I snapped off the radio. “Is that an actual question or are you wasting my time with hypotheticals?”
The “Imperial March” from Star Wars blasted out. Not because I was such a fan but because most of my calls these days were on Brotherhood business. The only non-Brotherhood people who had the number were my family and my best friend Leonie Hendricks. She’d been assigned Flight of the Conchords’ “Too Many Dicks (On the Dance Floor)”–our anthem once we’d started sneaking into clubs.
“Number’s blocked.” My stomach clenched. This had to be the call from HQ in Jerusalem that I’d been waiting for.
Rohan slowed to a stop at a red light, then laid his hand on the back of my neck. “You’ve got this.”
“Damn straight,” I said, though it took me another ring to steady myself and answer. “Hello?”
“Ms. Katz.” Rabbi Mandelbaum managed to make my name sound like an insult.
“Hello, Rabbi.” My voice remained neutral, despite my clenched jaw.
“Wait,” he barked at me in his Russian accent.
I traced a dick in the window’s condensation.
There were two sections to the Brotherhood. Rasha, the hunters out there actually fighting, came from every race and religion, descendants of the original men that King David had chosen to magically fight evil. They weren’t all Jewish, and it was kind of interesting to see how far-reaching those original bloodlines had travelled.

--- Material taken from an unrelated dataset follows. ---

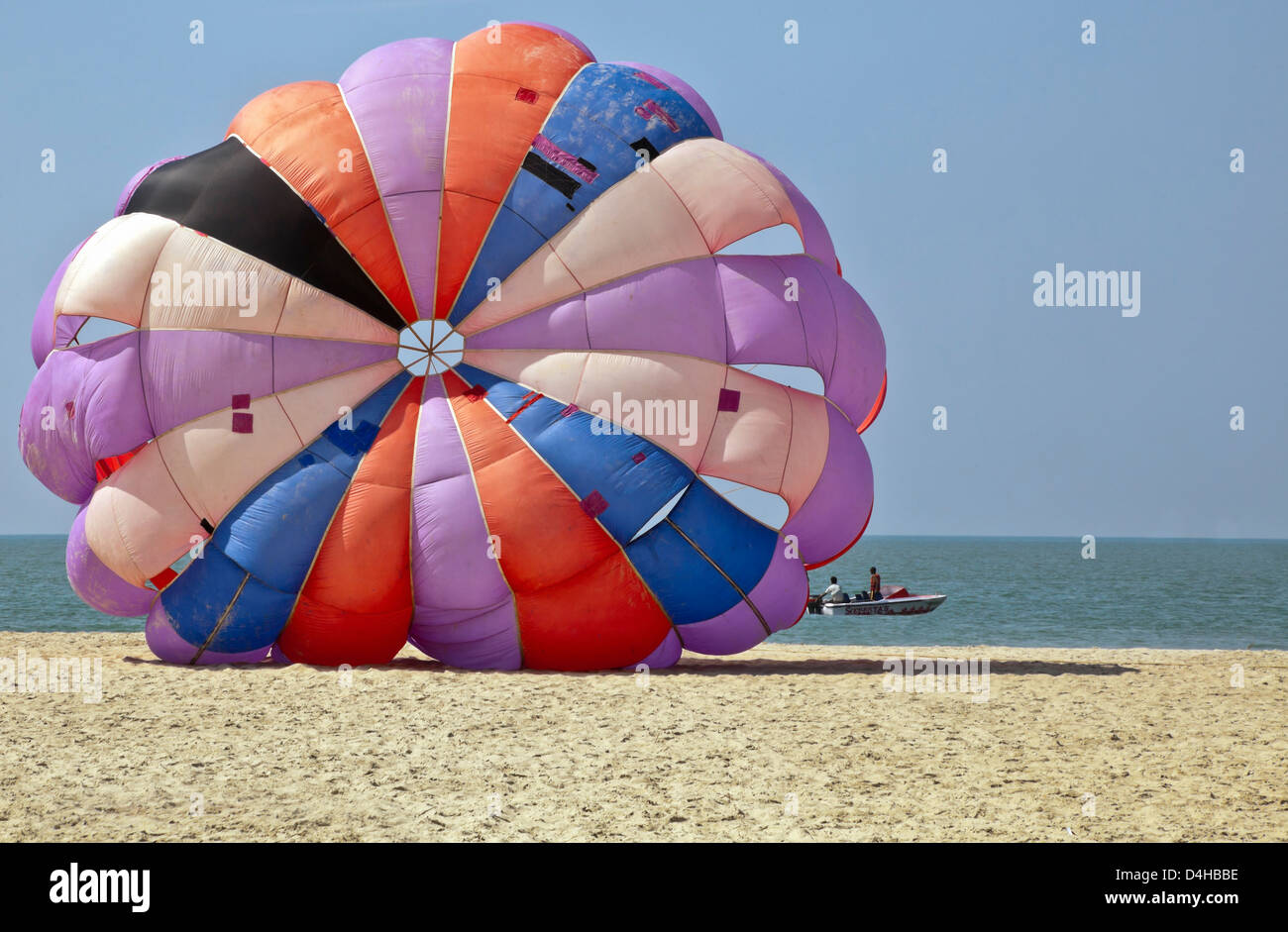 generic tropical shot of paragliders about to take flight over the ocean and beach area of Goa India Stock Photo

Then there were the rabbis, the ones who cast the spells involved in finding and inducting hunters. The overall pool of rabbis in turn, voted six of their number to form the Executive to govern and oversee everything to do with the Brotherhood. The Executive wielded a fair bit of power and Mandelbutt, as its de facto leader, had the most power of all.
“Ms. Katz, are you still with us?”
I added horns to my drawing. “Ever your faithful servant, Rabbi.”
I swear I could hear him grinding his teeth long distance. “Consider this your official permission.”
I sagged against the seat in relief. I’d been waiting for the green light to accompany Rohan and another Rasha called Drio Ricci to Prague and the film set of Hard Knock Strife. All to help my Demon Club compadres get proof that mega A-list celebrity Samson King was a demon intent on using humiliation and envy to help achieve his world domination master plan.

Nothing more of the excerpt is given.